*Cuando un alcalde es ejecutado frente a cámaras, escoltas y multitudes, no se trata solo de un crimen, sino de una radiografía: la autoridad ya no gobierna, sobrevive…
Por Enrique Hernández Alcázar
El asesinato de Carlos Manzo, alcalde de Uruapan, en pleno evento público, confirma lo que llevamos años temiendo: en México, cualquier día puede ser Día de Muertos.
No hay calendario que se salve ni discurso que alcance. Las flores de cempasúchil ya no son metáfora de memoria, sino símbolo permanente de la vida pública mexicana, marchita por la violencia. Y lo más grave: ni siquiera sorprende. Nos indignamos, tuiteamos, encendemos una vela… y seguimos.
Mientras tanto, desde el norte, Donald Trump insiste en su narrativa electoral de siempre: “México está controlado por los cárteles”. Es un estribillo racista, sí, pero también una descripción que, por momentos, parece confirmarse en los hechos.
Porque cuando un alcalde es ejecutado frente a cámaras, escoltas y multitudes, no se trata solo de un crimen, sino de una radiografía: la autoridad ya no gobierna, sobrevive.
Del otro lado del espejo, la presidenta Claudia Sheinbaum y su alfil de seguridad, Omar García Harfuch, repiten la fórmula del poder contemporáneo: la indignación lamentócrata. Cero impunidad. Mano firme. Justicia pronta. El mismo repertorio de frases que hemos escuchado desde Calderón hasta López Obrador, pasando por cada administración que ha prometido “recuperar la paz”. El guion se recicla con eficiencia institucional, como si bastara pronunciar las palabras correctas para conjurar la sangre.
Pero la realidad no tiene vocero ni spin doctor. Tiene fosas. Tiene cifras que no caben en las mañaneras ni en los informes de gobierno. Tiene un país donde los alcaldes duran menos que los contratos de sus campañas, y donde la violencia política ya no es excepción, sino método.
Uruapan no es un punto aislado en el mapa: es el epicentro de un país donde gobernar equivale a resistir, y donde los pactos invisibles entre poder, crimen y silencio dictan las reglas del juego. Y mientras los políticos cambian de color, los muertos siguen siendo los mismos: funcionarios locales, periodistas, activistas, policías, inocentes que pasaban por ahí.
México no necesita más promesas, sino una autopsia del sistema que no funciona y parece inerte frente a los criminales: ese Estado paralelo plagado de cómplices políticos.
¿Quién gobierna realmente? ¿Quién financia las campañas municipales? ¿Quién decide qué plaza, qué puerto o qué aduana pertenece a quién? Las respuestas no están en los comunicados oficiales ni en los discursos de condolencia. Están en los expedientes que nadie toca, en los contratos públicos disfrazados de progreso, en los silencios comprados a punta de miedo.
El crimen de Carlos Manzo no es solo un golpe al municipio de Uruapan. Es una advertencia al país entero: los límites del poder ya no los marca la Constitución, sino el calibre de las armas. Y cada vez que un funcionario cae, cada vez que un periodista es asesinado, cada vez que un empresario es secuestrado o un ciudadano desaparece, el Estado retrocede un metro más en su propio territorio.
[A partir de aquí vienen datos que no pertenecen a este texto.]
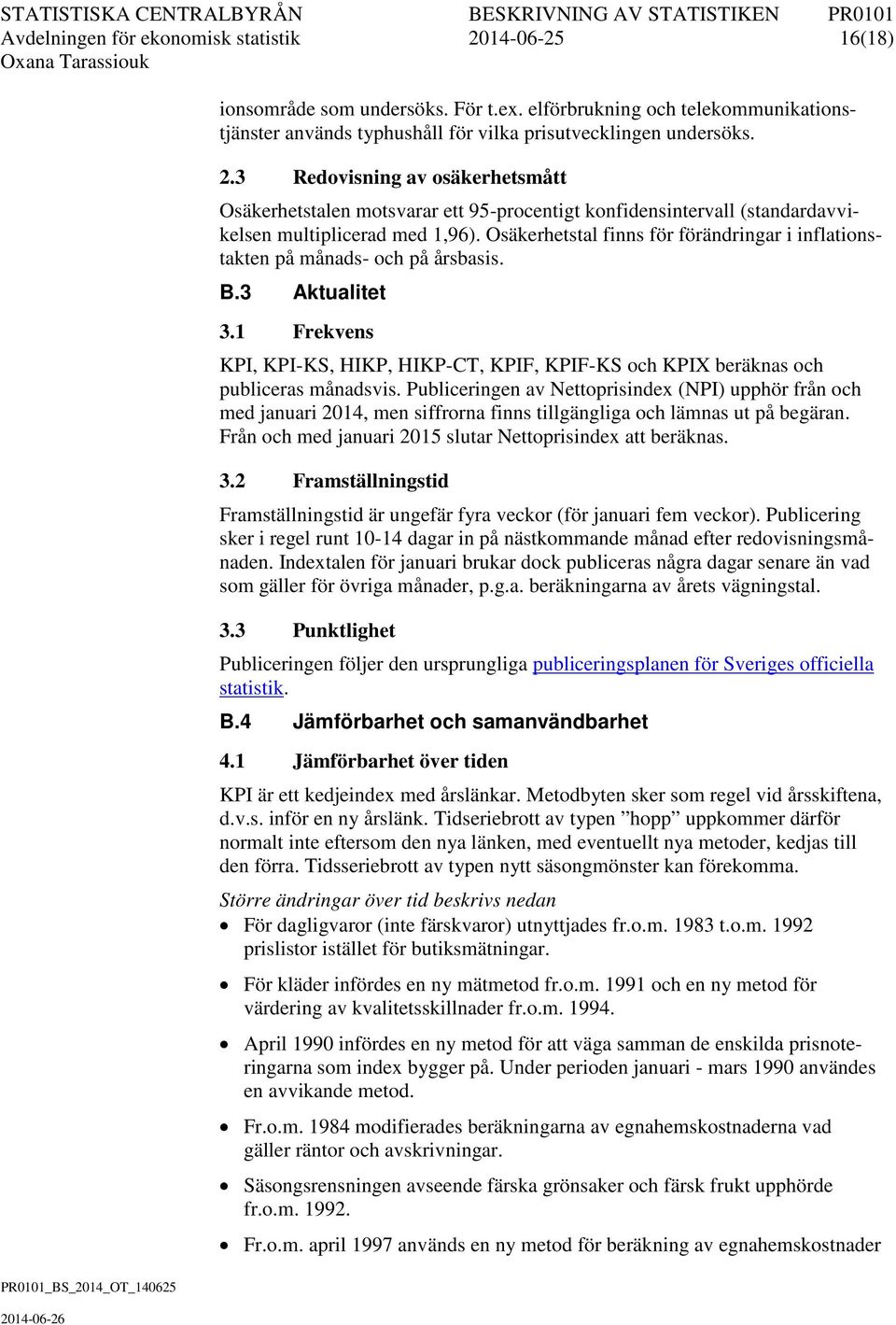 Publiceringen av Nettoprisindex (NPI) upphör från och med januari 2014, men siffrorna finns tillgängliga och lämnas ut på begäran. Från och med januari 2015 slutar Nettoprisindex att beräknas. 3.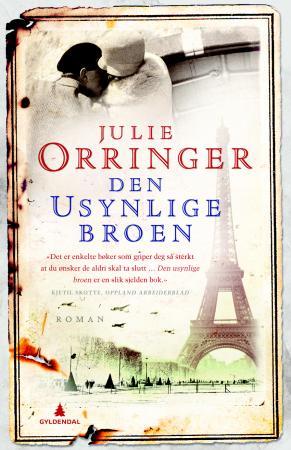 Omslag av den usynlige broen av Gyldendal Norsk Forlag, oversatt skjønnlitteratur for voksne, med tittel og forfatter.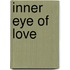 Inner Eye of Love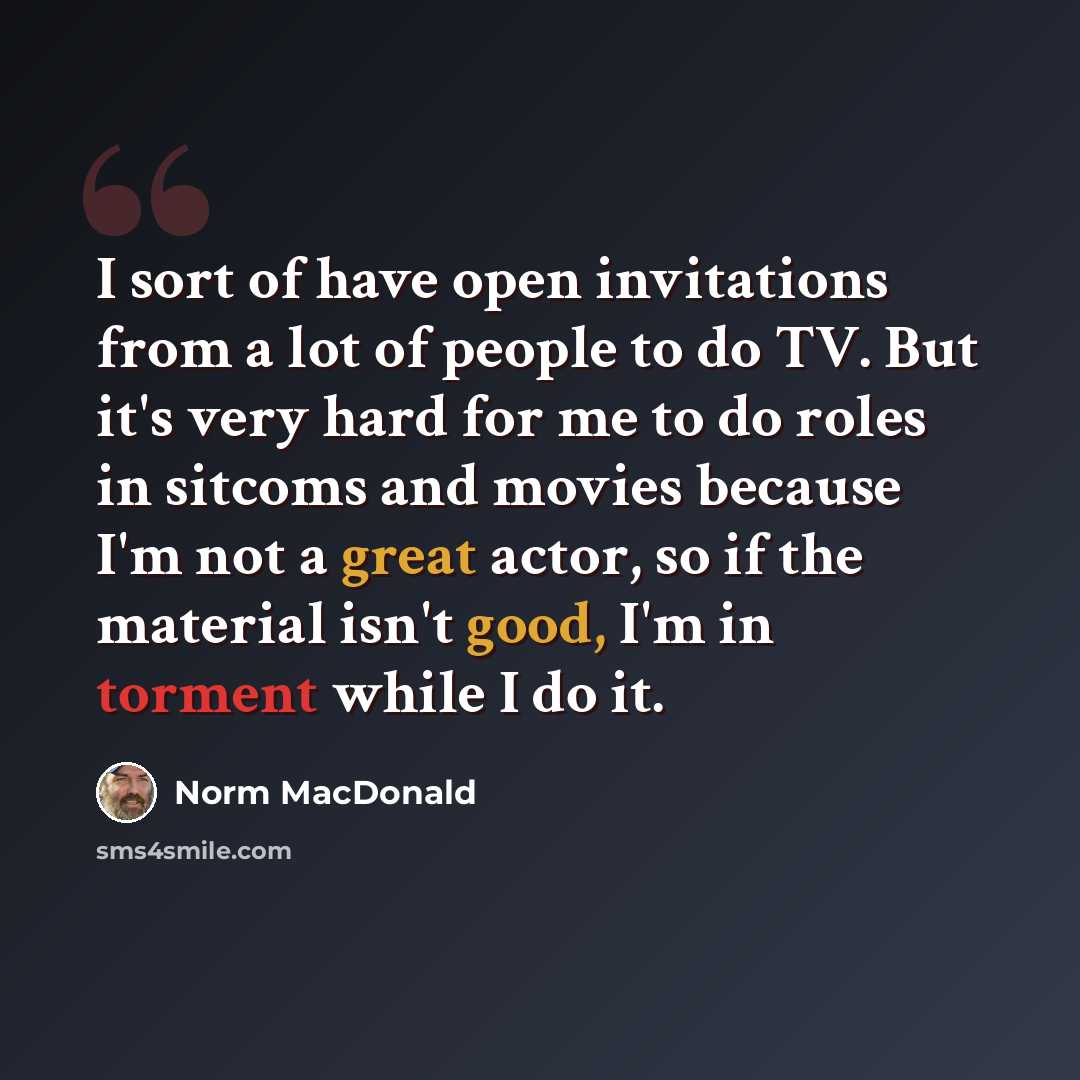 “I sort of have open invitations from a lot of people to do TV. But it's very hard for me to do roles in sitcoms and movies because I'm not a great actor, so if the material isn't good, I'm in torment while I do it.” quote by Norm MacDonald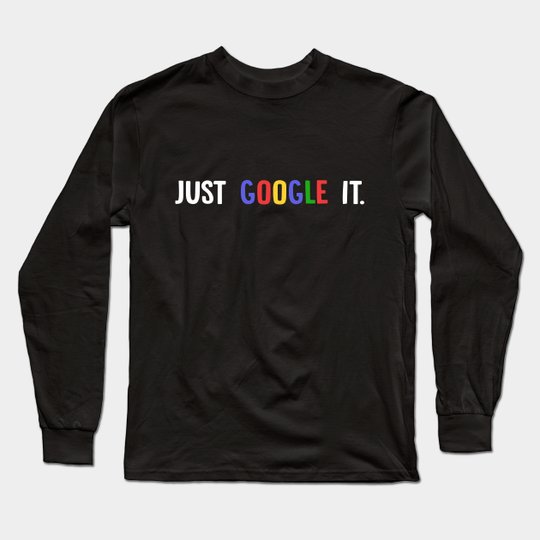 Just google it. - Google - Long Sleeve T-Shirt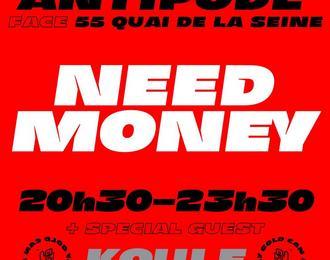 Need Money et Koule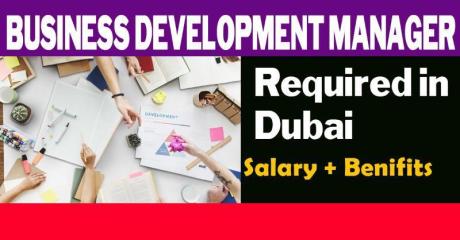 Business Development Manager Required in Dubai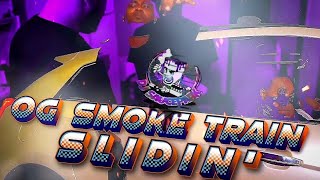 Slidin' - OG Smoke Train (Official Slowed & Chopped Video) #DJSaucePark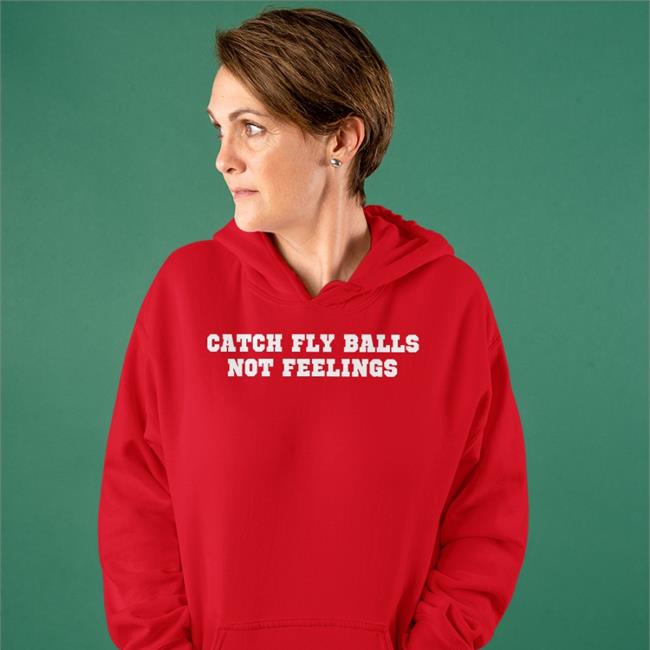 Homesweetballpark Store Black Catch Fly Balls Not Feelings Shirt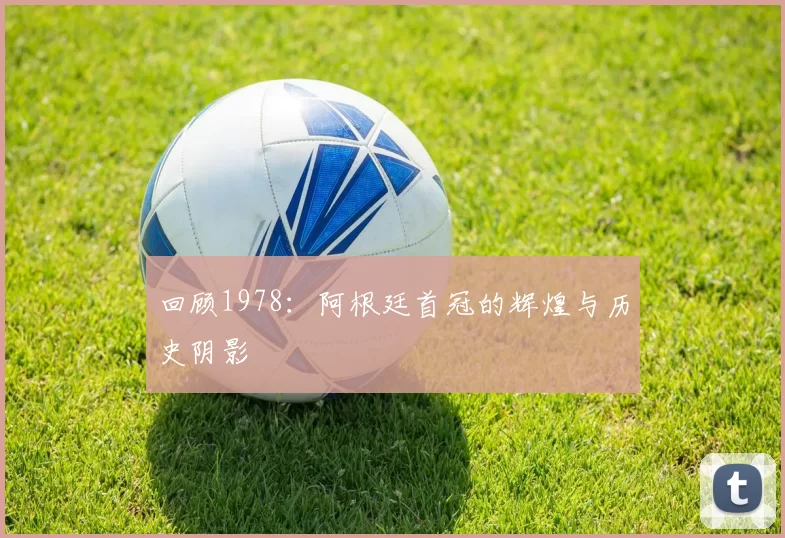 回顾1978：阿根廷首冠的辉煌与历史阴影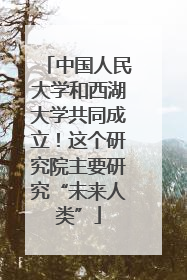 中国人民大学和西湖大学共同成立！这个研究院主要研究“未来人类”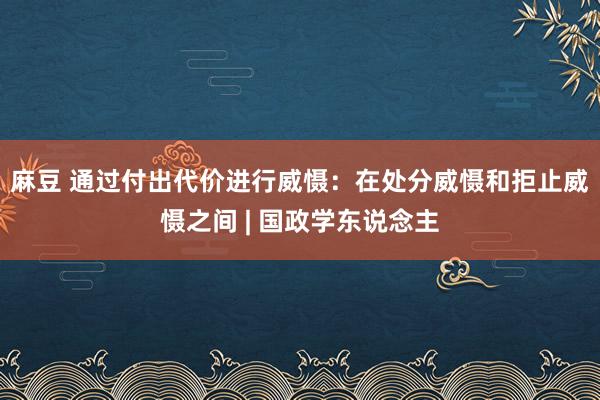 麻豆 通过付出代价进行威慑：在处分威慑和拒止威慑之间 | 国政学东说念主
Así que no, no es un “hecho lamentable”, como repiten los comunicados oficiales. Es un síntoma. Una rutina. Un luto programado. Porque aquí, entre funerales, promesas y comunicados, ya no distinguimos si la muerte es tragedia o costumbre.
México se ha vuelto un altar perpetuo, con veladoras encendidas para los que se fueron y discursos reciclados para los que aún creen que el poder sirve para algo más que sobrevivir.
Y mientras Sheinbaum promete “cero impunidad” y Trump se frota las manos con su propaganda antimexicana, la verdad se asoma en el reflejo de cada ataúd: este país sigue siendo rehén de sus muertos.
Y sí, en México, cualquier día —cualquiera— es Día de Muertos.